── RECORDS SUPPLIED

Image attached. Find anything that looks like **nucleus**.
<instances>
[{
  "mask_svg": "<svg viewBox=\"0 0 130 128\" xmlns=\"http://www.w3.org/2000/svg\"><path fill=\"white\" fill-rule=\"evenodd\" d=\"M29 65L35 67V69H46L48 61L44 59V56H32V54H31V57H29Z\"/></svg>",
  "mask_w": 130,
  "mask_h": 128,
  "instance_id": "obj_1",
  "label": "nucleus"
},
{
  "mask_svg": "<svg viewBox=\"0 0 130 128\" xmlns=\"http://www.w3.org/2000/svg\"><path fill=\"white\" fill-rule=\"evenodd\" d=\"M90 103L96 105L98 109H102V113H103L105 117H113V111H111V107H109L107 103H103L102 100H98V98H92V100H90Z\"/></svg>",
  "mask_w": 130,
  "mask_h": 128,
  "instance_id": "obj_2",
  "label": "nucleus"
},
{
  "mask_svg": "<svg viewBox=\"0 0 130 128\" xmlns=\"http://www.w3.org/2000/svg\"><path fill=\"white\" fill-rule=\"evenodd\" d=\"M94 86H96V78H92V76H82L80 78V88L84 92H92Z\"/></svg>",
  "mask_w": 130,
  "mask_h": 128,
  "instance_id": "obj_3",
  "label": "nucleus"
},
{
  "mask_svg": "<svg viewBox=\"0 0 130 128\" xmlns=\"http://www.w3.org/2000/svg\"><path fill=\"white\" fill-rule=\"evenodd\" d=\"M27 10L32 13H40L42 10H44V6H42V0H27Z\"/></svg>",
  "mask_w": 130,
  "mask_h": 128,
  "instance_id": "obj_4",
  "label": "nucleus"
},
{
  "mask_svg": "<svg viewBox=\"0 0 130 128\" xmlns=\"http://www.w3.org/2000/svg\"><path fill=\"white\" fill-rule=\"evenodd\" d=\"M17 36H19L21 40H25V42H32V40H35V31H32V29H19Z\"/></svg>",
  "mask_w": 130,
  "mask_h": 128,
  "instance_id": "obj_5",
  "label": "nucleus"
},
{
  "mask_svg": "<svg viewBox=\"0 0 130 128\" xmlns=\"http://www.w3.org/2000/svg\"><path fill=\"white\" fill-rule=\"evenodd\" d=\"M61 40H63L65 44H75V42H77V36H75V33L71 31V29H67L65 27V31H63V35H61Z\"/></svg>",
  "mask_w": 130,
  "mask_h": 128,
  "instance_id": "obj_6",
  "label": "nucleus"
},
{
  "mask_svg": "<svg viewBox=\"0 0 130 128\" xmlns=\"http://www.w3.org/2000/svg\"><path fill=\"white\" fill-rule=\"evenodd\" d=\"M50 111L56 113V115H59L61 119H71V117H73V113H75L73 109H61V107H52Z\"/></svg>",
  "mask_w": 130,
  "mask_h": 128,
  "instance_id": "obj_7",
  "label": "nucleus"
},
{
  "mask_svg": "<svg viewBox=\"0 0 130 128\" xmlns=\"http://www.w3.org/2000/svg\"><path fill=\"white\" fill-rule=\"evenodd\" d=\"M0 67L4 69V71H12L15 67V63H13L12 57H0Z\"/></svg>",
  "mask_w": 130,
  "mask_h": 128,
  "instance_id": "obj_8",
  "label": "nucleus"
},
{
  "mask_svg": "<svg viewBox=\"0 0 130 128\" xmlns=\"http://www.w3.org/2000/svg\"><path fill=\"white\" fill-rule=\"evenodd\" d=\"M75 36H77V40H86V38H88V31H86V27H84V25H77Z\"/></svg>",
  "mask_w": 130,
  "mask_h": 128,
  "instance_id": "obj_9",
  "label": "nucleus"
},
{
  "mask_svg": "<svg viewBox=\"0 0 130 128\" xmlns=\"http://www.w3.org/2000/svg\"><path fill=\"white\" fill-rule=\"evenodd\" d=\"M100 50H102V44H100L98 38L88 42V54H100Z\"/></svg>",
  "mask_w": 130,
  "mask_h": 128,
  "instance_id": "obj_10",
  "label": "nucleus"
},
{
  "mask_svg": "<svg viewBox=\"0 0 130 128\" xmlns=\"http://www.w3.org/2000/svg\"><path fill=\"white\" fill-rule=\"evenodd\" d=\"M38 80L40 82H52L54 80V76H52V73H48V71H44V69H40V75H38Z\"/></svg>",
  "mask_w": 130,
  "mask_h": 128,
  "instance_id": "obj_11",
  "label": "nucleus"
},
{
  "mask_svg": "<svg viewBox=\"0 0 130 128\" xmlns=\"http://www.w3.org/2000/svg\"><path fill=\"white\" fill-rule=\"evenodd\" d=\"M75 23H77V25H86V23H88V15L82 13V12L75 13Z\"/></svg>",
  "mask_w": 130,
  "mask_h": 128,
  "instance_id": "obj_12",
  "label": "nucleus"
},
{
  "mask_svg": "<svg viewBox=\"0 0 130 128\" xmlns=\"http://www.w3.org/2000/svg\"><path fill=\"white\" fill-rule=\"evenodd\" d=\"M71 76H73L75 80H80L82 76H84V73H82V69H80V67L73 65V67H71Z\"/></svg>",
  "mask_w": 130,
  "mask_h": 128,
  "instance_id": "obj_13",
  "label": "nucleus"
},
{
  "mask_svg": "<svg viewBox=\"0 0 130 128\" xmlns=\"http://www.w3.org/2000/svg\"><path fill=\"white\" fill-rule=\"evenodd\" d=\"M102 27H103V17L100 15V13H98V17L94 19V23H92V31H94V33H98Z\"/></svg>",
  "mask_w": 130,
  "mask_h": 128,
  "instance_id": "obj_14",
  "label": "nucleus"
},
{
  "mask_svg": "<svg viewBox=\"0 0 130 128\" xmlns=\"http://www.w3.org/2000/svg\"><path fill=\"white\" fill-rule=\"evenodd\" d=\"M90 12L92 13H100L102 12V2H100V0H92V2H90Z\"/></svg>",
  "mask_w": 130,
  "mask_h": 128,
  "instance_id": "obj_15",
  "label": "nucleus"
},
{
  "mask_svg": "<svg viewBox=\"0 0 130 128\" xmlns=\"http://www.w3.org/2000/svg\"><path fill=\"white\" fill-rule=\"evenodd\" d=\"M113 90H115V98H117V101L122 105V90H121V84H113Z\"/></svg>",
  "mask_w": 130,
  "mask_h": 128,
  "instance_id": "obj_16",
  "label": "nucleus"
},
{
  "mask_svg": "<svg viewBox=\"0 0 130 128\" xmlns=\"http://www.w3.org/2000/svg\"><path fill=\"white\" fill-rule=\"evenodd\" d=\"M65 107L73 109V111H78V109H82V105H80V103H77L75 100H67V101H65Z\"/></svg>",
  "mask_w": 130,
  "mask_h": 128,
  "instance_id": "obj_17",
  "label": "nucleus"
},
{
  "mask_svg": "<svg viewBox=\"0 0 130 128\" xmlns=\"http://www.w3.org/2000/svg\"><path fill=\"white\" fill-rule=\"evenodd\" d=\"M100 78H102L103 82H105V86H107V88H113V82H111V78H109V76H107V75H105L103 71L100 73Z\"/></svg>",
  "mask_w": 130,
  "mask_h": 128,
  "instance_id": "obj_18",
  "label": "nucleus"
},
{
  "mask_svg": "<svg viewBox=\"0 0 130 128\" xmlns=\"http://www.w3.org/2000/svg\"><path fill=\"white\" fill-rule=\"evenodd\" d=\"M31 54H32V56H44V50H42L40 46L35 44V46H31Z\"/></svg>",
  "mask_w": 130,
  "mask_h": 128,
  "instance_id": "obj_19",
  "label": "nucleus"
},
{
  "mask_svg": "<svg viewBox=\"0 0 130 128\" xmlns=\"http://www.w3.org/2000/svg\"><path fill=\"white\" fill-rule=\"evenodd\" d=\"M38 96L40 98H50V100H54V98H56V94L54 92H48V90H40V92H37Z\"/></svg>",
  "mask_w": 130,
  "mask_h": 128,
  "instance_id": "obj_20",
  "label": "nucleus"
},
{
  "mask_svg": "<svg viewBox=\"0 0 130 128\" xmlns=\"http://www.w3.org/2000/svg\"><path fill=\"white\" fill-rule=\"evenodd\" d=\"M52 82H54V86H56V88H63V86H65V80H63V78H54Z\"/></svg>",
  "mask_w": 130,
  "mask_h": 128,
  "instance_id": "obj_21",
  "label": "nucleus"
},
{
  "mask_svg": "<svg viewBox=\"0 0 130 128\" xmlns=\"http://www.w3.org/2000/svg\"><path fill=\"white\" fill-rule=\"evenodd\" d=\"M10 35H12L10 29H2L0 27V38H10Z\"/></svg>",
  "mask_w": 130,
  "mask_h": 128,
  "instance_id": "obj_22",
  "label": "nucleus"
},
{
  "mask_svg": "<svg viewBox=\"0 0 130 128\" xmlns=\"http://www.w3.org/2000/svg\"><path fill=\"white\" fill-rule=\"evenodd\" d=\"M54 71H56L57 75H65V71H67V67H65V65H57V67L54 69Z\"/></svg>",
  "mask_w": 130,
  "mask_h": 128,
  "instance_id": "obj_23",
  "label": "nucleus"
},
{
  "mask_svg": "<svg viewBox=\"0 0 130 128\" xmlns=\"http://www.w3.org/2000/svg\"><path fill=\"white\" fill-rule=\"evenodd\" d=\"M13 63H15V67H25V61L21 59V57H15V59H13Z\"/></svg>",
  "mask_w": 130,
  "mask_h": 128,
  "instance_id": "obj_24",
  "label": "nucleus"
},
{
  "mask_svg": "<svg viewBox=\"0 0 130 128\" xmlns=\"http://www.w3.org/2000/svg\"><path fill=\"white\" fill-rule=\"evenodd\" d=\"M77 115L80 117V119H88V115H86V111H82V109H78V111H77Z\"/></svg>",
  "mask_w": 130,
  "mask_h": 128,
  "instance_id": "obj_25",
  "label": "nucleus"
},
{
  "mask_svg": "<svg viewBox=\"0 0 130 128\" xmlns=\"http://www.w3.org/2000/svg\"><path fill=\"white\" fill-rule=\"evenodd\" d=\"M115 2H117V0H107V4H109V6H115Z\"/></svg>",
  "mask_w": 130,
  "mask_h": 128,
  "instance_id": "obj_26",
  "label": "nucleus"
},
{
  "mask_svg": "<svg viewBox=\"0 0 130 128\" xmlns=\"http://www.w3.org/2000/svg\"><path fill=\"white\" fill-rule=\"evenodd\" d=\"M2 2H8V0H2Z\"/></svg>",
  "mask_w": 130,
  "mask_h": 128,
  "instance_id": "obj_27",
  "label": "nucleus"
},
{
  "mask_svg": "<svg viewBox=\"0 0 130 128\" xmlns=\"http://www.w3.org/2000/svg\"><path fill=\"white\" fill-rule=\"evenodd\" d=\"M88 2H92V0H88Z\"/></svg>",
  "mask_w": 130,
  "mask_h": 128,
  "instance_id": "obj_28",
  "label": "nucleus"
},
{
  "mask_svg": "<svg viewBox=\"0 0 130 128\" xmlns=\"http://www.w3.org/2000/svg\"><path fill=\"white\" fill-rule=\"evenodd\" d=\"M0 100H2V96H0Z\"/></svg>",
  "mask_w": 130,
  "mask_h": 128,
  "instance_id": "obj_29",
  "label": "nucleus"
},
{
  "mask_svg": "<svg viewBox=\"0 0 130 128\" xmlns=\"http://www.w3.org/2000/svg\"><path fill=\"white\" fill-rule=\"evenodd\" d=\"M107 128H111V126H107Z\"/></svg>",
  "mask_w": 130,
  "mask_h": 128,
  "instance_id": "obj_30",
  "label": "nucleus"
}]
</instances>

────
── RECORDS SUPPLIED

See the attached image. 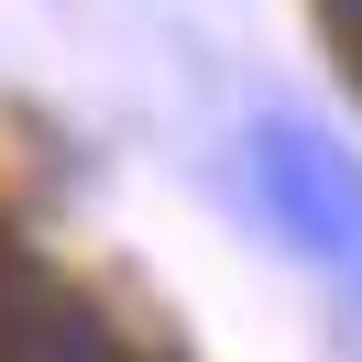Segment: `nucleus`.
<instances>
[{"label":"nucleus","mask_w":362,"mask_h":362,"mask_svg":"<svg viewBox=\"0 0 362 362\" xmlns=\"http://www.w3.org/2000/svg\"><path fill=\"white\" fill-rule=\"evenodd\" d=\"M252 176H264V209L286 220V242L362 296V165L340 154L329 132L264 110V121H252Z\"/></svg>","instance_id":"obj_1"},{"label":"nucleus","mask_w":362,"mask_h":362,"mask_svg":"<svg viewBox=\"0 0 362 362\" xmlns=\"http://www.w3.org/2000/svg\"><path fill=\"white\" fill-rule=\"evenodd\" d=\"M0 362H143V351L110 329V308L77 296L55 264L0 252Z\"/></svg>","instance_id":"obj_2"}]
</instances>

────
── RECORDS SUPPLIED

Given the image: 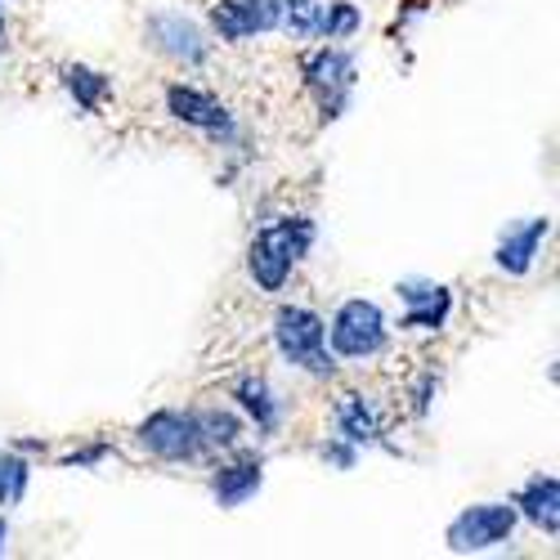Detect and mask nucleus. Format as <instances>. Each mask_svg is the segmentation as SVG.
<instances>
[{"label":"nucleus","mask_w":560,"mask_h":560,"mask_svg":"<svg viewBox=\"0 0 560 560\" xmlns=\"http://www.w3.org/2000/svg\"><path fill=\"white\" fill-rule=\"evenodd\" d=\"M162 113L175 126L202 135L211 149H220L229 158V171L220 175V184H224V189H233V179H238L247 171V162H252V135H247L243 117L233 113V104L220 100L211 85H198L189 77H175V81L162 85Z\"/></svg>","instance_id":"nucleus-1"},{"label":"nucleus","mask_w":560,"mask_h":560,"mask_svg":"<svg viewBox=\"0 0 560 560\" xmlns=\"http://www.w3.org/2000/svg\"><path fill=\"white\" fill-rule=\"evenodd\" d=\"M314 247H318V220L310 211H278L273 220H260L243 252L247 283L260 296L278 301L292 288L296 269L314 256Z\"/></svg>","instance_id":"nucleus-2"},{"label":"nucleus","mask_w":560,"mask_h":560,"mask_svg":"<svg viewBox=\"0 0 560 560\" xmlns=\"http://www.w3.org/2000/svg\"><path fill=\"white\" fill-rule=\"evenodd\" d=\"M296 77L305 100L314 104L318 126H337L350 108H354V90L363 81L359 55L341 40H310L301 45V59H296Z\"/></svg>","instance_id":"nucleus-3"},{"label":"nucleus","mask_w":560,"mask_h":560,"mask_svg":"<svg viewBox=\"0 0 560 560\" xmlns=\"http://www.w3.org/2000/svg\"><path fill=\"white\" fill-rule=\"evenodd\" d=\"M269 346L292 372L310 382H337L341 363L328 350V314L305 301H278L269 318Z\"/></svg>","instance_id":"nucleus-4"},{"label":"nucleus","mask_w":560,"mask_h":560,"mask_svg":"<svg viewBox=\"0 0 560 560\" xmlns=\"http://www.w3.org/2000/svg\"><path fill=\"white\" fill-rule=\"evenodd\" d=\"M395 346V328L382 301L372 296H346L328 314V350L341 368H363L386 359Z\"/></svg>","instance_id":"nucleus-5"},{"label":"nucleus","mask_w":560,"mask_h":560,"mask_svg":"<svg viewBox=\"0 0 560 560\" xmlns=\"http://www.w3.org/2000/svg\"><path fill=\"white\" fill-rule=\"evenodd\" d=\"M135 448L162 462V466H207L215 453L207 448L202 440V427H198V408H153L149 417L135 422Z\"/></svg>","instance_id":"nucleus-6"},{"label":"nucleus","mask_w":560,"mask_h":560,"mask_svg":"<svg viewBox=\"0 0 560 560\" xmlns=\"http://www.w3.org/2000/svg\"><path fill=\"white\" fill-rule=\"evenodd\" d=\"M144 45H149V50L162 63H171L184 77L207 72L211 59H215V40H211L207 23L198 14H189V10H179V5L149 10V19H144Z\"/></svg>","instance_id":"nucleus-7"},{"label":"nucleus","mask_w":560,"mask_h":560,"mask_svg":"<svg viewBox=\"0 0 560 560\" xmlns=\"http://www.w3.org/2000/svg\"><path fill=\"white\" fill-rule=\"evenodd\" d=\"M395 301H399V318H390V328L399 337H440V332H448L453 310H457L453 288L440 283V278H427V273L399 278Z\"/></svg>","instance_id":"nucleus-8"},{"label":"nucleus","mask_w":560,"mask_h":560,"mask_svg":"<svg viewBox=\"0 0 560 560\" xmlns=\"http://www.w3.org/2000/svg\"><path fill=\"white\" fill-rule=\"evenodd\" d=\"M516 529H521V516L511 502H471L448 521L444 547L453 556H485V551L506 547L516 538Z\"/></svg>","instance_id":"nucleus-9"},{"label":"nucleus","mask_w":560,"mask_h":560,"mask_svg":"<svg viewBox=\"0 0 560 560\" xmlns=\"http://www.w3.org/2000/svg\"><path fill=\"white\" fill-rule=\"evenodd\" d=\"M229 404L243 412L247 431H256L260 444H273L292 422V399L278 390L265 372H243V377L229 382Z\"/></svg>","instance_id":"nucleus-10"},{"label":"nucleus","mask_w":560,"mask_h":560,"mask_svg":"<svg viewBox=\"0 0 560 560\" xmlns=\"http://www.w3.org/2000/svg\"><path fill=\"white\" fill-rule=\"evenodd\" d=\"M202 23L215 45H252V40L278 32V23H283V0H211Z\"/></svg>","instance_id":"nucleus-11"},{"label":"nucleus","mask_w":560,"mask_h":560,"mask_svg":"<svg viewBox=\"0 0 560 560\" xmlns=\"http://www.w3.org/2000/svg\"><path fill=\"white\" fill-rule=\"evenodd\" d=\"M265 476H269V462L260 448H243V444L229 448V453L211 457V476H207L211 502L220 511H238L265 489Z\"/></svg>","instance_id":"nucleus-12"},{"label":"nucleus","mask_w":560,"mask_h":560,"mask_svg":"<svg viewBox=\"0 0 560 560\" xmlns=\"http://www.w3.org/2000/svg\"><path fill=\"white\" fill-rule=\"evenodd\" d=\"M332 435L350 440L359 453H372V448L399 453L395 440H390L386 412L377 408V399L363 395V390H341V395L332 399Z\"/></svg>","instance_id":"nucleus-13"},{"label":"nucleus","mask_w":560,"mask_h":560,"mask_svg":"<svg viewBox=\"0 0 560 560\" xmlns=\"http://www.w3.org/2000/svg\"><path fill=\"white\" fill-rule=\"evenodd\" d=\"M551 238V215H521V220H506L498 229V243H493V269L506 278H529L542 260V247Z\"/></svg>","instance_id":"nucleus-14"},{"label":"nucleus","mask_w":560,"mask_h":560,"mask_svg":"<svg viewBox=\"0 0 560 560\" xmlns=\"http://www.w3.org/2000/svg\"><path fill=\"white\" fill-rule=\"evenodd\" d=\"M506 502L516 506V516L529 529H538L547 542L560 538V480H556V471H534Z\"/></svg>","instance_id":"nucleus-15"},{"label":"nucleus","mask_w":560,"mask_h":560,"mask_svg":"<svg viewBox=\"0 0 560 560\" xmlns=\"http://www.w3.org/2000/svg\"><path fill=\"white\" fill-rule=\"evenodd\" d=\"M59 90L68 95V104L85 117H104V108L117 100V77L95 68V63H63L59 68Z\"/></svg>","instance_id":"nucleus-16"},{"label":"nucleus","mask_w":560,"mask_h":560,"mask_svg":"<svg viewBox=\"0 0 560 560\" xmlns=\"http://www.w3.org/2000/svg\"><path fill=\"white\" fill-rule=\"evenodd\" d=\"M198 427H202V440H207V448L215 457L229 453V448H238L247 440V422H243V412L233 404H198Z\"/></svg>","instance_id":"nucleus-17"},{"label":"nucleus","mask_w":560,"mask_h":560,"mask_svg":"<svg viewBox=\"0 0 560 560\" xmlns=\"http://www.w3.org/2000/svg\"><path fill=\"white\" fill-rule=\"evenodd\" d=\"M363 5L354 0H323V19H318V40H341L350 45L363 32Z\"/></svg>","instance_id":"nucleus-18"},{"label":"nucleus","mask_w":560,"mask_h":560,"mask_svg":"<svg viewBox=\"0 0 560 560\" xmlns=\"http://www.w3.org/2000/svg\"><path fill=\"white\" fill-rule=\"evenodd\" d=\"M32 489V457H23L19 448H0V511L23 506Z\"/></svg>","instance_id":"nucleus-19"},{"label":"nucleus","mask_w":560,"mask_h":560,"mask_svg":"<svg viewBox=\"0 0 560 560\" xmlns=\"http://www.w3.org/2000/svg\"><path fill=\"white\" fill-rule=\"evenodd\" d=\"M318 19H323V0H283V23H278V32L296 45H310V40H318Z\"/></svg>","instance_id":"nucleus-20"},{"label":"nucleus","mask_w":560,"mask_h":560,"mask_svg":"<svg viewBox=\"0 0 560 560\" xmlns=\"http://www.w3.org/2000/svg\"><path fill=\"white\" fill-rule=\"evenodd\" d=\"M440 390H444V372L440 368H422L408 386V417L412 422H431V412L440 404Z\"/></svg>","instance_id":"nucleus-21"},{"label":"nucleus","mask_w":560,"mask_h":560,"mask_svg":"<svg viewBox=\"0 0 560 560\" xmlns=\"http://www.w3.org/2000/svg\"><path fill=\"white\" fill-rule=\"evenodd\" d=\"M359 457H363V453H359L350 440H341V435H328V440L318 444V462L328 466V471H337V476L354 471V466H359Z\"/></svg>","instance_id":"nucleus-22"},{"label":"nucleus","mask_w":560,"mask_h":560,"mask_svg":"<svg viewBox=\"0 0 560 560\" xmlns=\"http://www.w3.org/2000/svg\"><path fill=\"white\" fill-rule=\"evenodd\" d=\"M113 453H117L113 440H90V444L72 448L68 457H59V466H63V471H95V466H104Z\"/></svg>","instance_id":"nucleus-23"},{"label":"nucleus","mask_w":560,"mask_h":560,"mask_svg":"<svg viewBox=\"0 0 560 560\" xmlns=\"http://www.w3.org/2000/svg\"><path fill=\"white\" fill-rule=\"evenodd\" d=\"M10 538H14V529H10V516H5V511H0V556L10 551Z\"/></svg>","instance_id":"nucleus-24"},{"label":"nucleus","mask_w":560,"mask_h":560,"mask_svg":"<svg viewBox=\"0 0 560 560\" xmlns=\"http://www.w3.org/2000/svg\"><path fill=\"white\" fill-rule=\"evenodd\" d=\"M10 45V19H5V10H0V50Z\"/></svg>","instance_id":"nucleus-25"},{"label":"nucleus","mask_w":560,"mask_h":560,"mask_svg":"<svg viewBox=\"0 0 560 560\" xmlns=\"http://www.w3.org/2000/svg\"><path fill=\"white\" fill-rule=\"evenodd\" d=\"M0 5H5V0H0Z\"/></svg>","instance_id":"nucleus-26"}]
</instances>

────

SET EXERCISE |
In the listing, take the lines from the line with "Image attached. Find" up to and including the line with "65L35 67V69H46L48 61L44", and change "anything" to "everything" in them. Return only those lines, with nothing else altered.

RESULT BELOW |
Image attached. Find everything that looks like **nucleus**.
<instances>
[{
  "mask_svg": "<svg viewBox=\"0 0 130 128\" xmlns=\"http://www.w3.org/2000/svg\"><path fill=\"white\" fill-rule=\"evenodd\" d=\"M29 65L35 67V69H46L48 61L44 59V56H32V54H31V57H29Z\"/></svg>",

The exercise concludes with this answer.